To generate the list, we recorded the URL of each website (read blog) we were pinged with and also converted it into the IP address of the web server for each URL. We recorded the IP address and added to a counter every time we received a ping for a URL on the same web server. We soon noticed that we were getting many thousands of pings for the same IP addresses, so pulled a script together to list the top IP addresses by number of pings.
We built another script which showed all the URLs associated with each IP address. In order to decide which web server IP addresses are serving splogs, which we block, we open this script and manually have a look at a random sampling of the URLs - it’s usually pretty easy to tell if they’re splogs as they’re just full of advertising links or are quite random in their choice of subject matter.

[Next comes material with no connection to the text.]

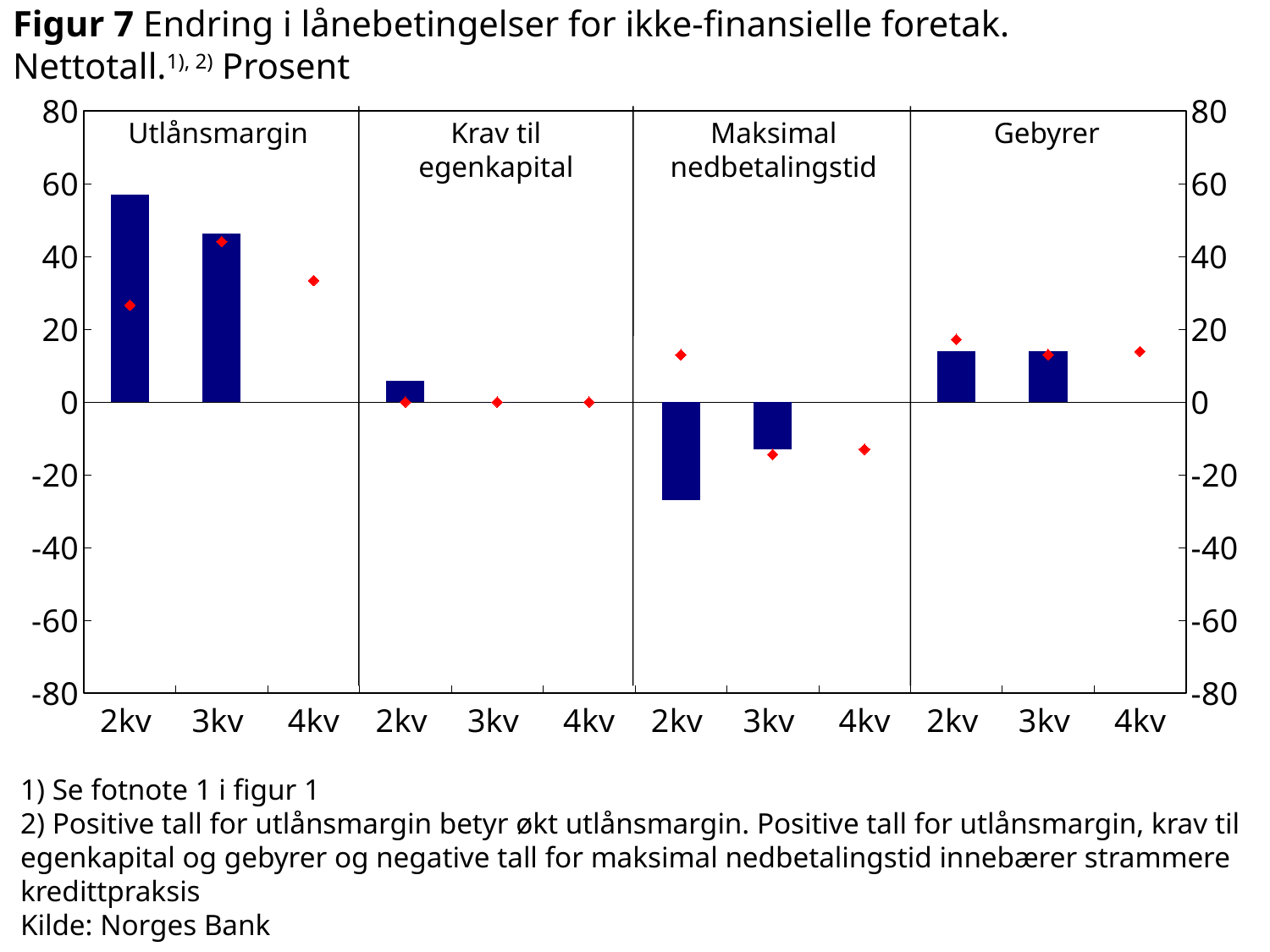
In the Utlånsmargin panel, which bar is taller, 2kv or 3kv? 2kv Which panel contains the lowest (most negative) bar? Maksimal nedbetalingstid Is the 2kv bar for Maksimal nedbetalingstid greater or less than -20? less Is the 2kv bar for Utlånsmargin greater or less than 40? greater In the Maksimal nedbetalingstid panel, which bar is more negative, 2kv or 3kv? 2kv Which panel has the tallest bar? Utlånsmargin What is the figure number given in the chart title? Figur 7 Is the 2kv bar for Krav til egenkapital greater or less than 20? less Do the bars in the Utlånsmargin panel rise or fall from 2kv to 3kv? fall How many panels (lending condition categories) does the chart have? 4 What kind of chart is shown on the slide? bar chart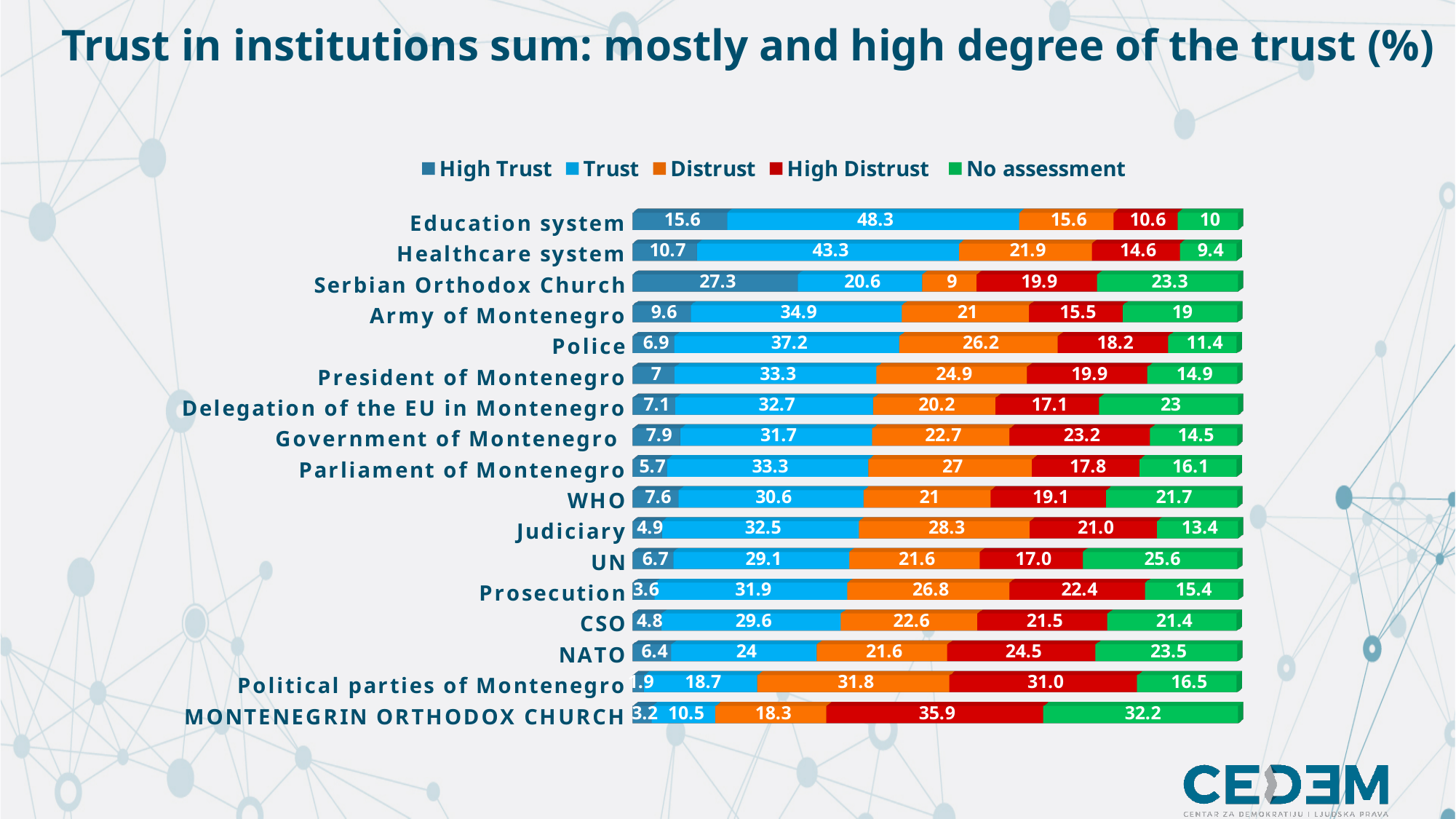
What is the total of the stacked bar for the Army of Montenegro? 100 How many series does the legend list? 5 How many institutions are shown in the chart? 17 What is the difference between the Trust value for the Education system and the Trust value for the Healthcare system? 5 Which is larger: the Distrust value for the Police or the Distrust value for the Army of Montenegro? Police What is the Trust value for the Education system? 48.3 What kind of chart is shown on the slide? Stacked bar chart Which colour represents the No assessment series in the legend? Green What is the No assessment value for the UN? 25.6 What is the High Distrust value for the Montenegrin Orthodox Church? 35.9 Which institution has the highest High Trust value? Serbian Orthodox Church Which institution has the lowest High Trust value? Political parties of Montenegro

Any web server which has real blogs tends to stay off the blocklist (so that rules out blogspot.com even though people are using it for splogging).
As soon as we’d blocked the first 112 IP addresses, the amount of traffic we were using parsing blogs dropped from 27GB per day (it was so high that it was costing us money in hosting charges) to 6GB/day. Of course, it began to creep up again soon after, so we’re realising it’s an ongoing effort and are beginning to think about blocking whole ranges of IP addresses.
Hope that’s of interest to everyone.